■ **Document excerpt**
START

Vegan Coconut Leek Bisque



Here is a healthy vegan bisque that will have you coming back to this recipe time and time again. Also, this soup will help you utilize the whole leek plant instead of just the tender base....so you have the opportunity to be more environmentally savvy. 



Ingredients:
2 bunches of organic leeks
2 large organic sweet potatoes 
1/2 lb organic baby carrots 
1 box of organic vegetable broth
Organic Coconut oil
Organic Coconut milk
Organic fresh thyme (preferably from your garden or kitchen window sill)

Wash and Chop 2 large sweet potatoes in equal sizes

Chop leeks into 1/2 inch slices making sure to keep separate the tender light green/white base from the fibrous dark green tops. (Often these dark tops get disposed of because people find them to be too fibrous.... But today you will utilize the crap out of them)

Soak leek slices in a bowl of water as you separate the rings with your fingers(a lot of dirt tends to hide in between the layers.... Yes even us vegans don't care for the surprise crunch of dirt)

Place washed dark leeks tops, chopped sweet potatoes, carrots, and a box of vegetable stock in a large pot and boil covered on high until sweet potatoes and carrots are easily broken with the end of a wooden spoon.

Put the light green/white ringlets into a roasting pan that has a lid and place a few tsps of coconut oil and some torn thyme on top. Place in oven at 450 degrees for 20 minutes or until the leeks are tender.

When vegetables are done boiling on the stove top, purre until smooth in a food processor. Add a can of coconut milk when bisque has reached desired consistency.

Serve this incredible leek bisque with roasted leeks on top for added texture and flavor. Garnish with some extra fresh thyme.

END

■ **Provided data**
START

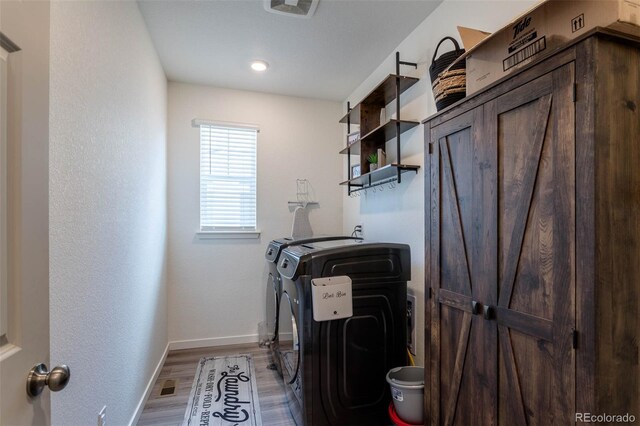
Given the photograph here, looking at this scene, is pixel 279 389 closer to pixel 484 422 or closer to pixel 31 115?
pixel 484 422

END

■ **Exercise goal**
Answer these questions from the leek bisque recipe.
(a) How many bunches of leeks does the ingredient list call for?
(b) At what temperature and for how long do the light green/white leek rings roast?
(c) What is served on top of the bisque for added texture and flavor?

■ **Problem solution**
(a) 2 bunches of organic leeks.
(b) At 450 degrees for 20 minutes, or until the leeks are tender.
(c) Roasted leeks.